This was a really good idea! I like someone else’s comment that adding the pasta and cheese makes this heartier. I had cheese/spinach stuffed manicotti on hand and so I laid that across the bottom of rectangular casserole dish and then covered it with the vegetables. I sprinkled parmesan cheese over the top and baked till cheese was golden brown. It was easy to make and has great flavor.
Loved this recipe, so Good!! I used fresh basil and an orange bell pepper, and a layer of marinara on the bottom of the pan. Next time I’m buying more ravioli and going to layer it like lasagna. yummy!!
I did not have eggplant so used 1 large zucchini and 1 large summer squash. Also added a little tomato sauce because we love the flavor and this was delicious!!! I love that I can make this a staple dish for using up summer squash and zucchini.
Hmmm. I’m mixed on this. I skipped the eggplant (don’t like it) and subbed yellow summer squash. I also used garden tomatoes vs canned. While I really enjoyed the flavor of the veggies, the pasta – the ravioli- didn’t seem to “fit” with this And when I had a bite of pasta + veggies – bland. Even after me adding some Parmesan. But when I ate bites of just the veggies – good! If I made again, maybe I would try a smaller noodle like seashell or orzo
It was delicious! I doubled the tortellini and baked in a 9×13 glass dish. I also poured 1/2 jar of spaghetti sauce over tortellini before adding cooked vegetables to add more flavor. My husband and I liked it and had enough left over for another meal. I imagine it will be even tastier tomorrow !
This was an excellent recipe with all the veges. I used COSTCO Chicken & Mozzarella ravioli for the base. It was also good as leftovers. I will be making this on a regular basis.
I had a big long review and it kicked me out. This is going into my “favorites” file. I did some changes to it, but the main thing is this is the best recipe ever!
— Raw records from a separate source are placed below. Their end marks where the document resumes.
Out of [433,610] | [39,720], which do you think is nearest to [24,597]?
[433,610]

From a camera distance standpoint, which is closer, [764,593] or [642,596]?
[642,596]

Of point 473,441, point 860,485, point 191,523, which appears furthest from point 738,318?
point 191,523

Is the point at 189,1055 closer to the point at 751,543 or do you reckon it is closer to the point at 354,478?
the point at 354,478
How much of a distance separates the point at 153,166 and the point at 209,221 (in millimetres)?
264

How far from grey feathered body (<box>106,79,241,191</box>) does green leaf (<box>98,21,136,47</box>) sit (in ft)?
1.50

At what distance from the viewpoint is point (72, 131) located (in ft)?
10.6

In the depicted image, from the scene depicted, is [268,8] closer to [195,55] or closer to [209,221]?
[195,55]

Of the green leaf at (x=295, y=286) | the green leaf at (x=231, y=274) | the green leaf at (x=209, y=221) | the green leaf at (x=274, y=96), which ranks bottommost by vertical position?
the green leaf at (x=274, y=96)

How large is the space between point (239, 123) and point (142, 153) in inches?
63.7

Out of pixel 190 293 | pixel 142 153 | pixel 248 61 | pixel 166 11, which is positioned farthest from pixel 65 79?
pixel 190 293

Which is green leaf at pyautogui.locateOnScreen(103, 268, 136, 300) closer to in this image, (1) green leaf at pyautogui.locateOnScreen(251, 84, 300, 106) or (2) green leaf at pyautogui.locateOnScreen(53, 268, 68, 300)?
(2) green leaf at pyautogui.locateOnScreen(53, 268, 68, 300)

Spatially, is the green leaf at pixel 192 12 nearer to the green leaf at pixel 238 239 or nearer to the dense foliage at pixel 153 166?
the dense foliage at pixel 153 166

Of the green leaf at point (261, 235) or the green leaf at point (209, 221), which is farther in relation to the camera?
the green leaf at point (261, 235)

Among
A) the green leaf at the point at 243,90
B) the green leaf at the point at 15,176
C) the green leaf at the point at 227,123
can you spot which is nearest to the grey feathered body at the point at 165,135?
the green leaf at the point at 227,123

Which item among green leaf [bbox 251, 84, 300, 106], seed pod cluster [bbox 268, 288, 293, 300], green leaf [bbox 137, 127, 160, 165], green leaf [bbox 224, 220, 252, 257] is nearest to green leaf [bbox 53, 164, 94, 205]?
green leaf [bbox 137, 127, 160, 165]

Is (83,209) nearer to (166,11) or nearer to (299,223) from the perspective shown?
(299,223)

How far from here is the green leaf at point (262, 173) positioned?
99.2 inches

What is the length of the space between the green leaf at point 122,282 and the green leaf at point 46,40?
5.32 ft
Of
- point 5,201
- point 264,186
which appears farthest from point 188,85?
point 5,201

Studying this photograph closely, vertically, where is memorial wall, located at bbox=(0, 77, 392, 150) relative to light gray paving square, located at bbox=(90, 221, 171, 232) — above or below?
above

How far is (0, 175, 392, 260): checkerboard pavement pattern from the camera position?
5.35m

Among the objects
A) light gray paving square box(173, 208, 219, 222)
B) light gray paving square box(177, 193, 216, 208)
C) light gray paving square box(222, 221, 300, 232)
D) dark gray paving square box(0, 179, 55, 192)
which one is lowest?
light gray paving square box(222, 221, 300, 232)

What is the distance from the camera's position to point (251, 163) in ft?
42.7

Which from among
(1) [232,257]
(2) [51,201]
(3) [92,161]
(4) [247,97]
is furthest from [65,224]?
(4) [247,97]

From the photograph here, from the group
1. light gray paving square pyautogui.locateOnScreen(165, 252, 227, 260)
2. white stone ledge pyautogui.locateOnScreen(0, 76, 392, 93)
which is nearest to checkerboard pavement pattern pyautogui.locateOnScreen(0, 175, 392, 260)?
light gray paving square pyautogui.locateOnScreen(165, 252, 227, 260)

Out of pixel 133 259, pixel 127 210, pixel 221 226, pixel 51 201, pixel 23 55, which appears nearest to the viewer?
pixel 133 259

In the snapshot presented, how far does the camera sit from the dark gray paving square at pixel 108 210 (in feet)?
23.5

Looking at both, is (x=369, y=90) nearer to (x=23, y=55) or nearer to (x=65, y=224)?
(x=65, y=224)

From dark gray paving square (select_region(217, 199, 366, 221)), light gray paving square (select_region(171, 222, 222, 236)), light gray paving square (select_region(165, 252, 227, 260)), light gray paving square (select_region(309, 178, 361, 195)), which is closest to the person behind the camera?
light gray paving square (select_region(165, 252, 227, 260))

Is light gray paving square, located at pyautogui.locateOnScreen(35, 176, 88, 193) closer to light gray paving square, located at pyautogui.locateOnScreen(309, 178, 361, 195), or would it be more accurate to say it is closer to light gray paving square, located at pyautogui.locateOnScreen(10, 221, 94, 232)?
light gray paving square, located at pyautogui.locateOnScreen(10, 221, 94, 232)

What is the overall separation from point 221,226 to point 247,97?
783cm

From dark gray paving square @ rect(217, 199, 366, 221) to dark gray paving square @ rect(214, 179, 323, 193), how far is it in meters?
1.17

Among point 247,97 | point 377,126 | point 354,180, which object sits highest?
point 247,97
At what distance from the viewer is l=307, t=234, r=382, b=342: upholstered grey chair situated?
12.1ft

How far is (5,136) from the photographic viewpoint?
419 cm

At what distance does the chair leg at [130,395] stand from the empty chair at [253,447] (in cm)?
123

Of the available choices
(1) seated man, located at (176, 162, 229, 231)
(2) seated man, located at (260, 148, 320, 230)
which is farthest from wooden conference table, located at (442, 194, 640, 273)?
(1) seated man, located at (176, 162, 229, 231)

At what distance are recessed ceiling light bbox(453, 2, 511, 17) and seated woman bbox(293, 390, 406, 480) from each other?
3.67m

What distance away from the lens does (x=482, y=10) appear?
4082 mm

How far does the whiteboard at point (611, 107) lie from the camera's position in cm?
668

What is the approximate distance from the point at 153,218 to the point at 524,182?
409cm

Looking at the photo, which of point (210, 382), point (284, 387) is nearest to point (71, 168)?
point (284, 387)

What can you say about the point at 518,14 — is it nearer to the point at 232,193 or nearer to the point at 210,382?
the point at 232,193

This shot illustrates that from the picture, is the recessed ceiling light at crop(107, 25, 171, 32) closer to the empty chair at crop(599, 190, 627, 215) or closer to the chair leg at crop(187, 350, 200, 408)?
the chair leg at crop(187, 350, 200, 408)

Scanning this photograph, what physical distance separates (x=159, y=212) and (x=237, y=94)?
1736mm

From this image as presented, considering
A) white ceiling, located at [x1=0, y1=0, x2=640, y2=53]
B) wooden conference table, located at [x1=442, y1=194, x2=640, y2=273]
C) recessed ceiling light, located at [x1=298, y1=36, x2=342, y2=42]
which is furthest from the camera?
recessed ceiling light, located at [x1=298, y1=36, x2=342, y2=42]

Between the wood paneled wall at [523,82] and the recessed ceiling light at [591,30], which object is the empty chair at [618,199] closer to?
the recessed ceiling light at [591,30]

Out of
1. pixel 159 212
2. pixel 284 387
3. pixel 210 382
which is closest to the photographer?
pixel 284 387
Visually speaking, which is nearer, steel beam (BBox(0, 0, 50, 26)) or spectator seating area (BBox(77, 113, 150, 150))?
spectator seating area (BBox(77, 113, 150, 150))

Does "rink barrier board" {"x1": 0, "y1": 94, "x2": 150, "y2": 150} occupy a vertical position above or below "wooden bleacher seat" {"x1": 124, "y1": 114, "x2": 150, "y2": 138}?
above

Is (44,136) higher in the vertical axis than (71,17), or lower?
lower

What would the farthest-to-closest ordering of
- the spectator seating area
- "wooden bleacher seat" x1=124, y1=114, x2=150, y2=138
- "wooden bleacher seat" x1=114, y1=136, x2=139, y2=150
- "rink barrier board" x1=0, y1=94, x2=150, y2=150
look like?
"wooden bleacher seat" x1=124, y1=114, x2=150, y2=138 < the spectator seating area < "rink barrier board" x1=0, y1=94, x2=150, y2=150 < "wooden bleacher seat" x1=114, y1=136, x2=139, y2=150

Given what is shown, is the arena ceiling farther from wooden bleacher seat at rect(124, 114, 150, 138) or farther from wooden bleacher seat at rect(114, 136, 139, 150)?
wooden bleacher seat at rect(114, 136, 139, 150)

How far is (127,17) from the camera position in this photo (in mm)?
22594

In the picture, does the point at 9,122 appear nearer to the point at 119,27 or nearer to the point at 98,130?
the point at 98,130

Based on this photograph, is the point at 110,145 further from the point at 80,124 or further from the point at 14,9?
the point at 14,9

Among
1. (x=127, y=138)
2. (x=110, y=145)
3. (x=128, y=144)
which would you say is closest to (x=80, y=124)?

It was easy and very tasty.
I’ve made this twice. Without onion, but otherwise following the recipe. First time with a can of tomatoes with chilies. That had heat! Very tasty. This time I used 2 cups fresh garden tomatoes and a bit of pepper flakes. That had less heat and was wonderful too! I prefer the later but both are terrific!
It was delicious. I didn’t have fresh spices so used a can of diced tomatoes that included basil and oregano.
I added mushrooms for a more earthy flavor. I also added a dash of red wine.
I made this recipe as stated except I omitted the eggplant and used more zucchini. This was very tasty and I thoroughly enjoyed it, will definitely make this again.
Delicious vegetarian option! The prep work was a lot, but I think worth it. I used fresh tomatoes in lieu of canned, and about 15oz ravioli rather than 8oz. I would say this feeds 4 adults rather than 6. Will definitely make again.
I like to say I won’t make any changes to a recipe the first time I try it. And mostly that’s true. But this time, I cheated by adding asparagus pieces, white mushrooms and yellow summer squash. All because they were in my fridge and I didn’t want to waste them. It was terrific, all the veggies came out tender but not mushy. I made one final adjustment, instead of using plain tomatoes, I used fresh made mild salsa and cut some tiny plum tomatoes lengthwise and scattered them on top, right before the cheese. Just for color and more flavor. I already added this recipe to my favorites, thanks so much. This was delicious.
I finally made a recipe with eggplant and loved the results! I upped the seasonings including some red pepper flakes. Even my mother who always acts unimpressed with my cooking went back for more after a trial taste! I will definitely make again! Great recipe!!
I liked this recipe, but it didn’t “wow” me. I might make it some other time without the eggplant, adding extra squash. I’m not a big eggplant fan and that might have been a factor. It was pretty simple, but still not something I would want to have very often.
Awesome!! Easy to make!
Delicious. I added mushrooms and used fresh tomatoes instead of canned. Will absolutely make again!!
It turned very well and it is a very healthy recipe. I didn’t have ravioli so I used quinua fusilli and cheese on top. It worked. Very recommended!!
I made it with roasted eggplant & zucchini. I used about 2 tsp. minced garlic which was plenty! I added about 1 1/2 cups spaghetti sauce & 1/2 c. water then served over spaghetti noodles. This made about 12 servings @ 12 ounces.